Bulgaria starts building natural gas interconnector with Serbia
Interconnector Bulgaria-Serbia (IBS) has begun building the 62-km, 28-in. OD Bulgarian section of the 1.8-billion cu m/year (174-MMcfd) natural gas pipeline, running from the border between the two countries to Novi Iksar, Bulgaria. Total length of the reverse-flow capable pipeline is 170 km. The project will also include automated gas-regulating stations at Slivnitsa and Dragoman, Bulgaria, and a gas-metering station at Kalotina.
In a video message, European Union (EU) commissioner for energy, Kadri Simson, said: “The beginning of the works on IBS marks another critical milestone in the region’s pathway toward diversification of sources and routes. It is now crucial that both governments and operators closely cooperate to ensure that the pipeline is ready and operational in the second half of 2023.”
IBS is recognized as an EU project of common interest and was described by the Union as “part of a broader process of diversification of gas supplies and a steppingstone for energy secutiry enhancement. The project is necessary to reduce import dependence on Russian gas and provide alternative supply routes in southeast Europe, the EU said.

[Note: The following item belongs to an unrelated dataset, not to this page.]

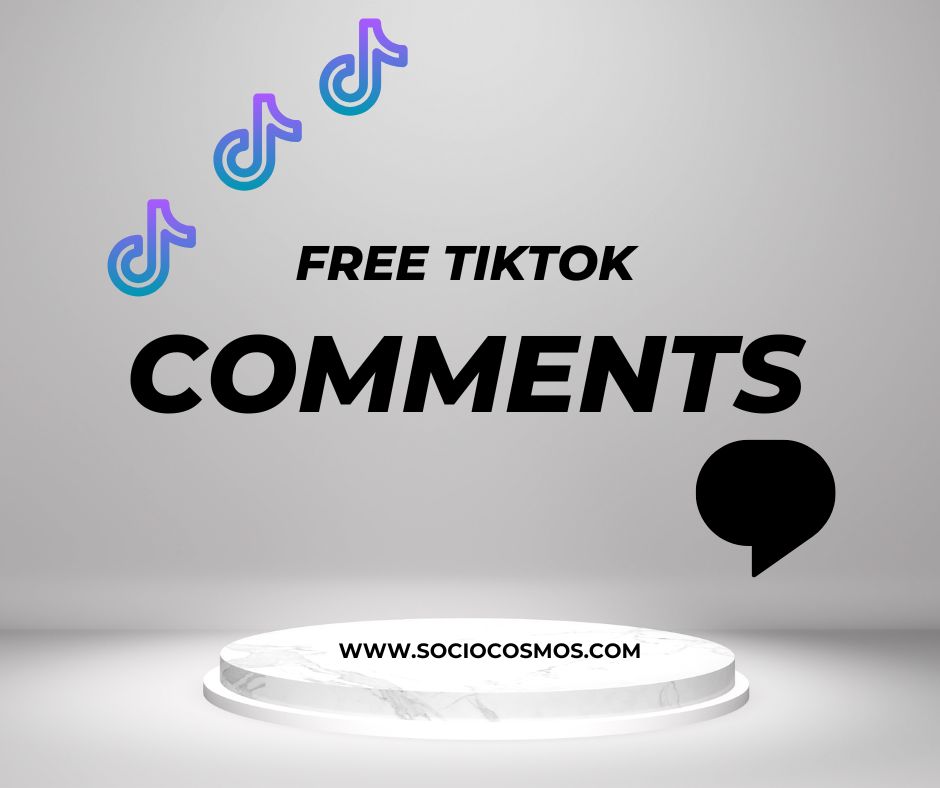 FREE TIKTOK COMMENTS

The EU co-funded the Bulgarian section of the €76.7-million pipeline segment with €27.6 million under the Connecting Europe Facility Energy program and €6 million from structural funds. Bulgartransgaz EAD is heading the project in Bulgaria. The EU also funded the Serbian section of the pipeline with a grant of €49.6 million through the Instrument of Pre-Accession scheme.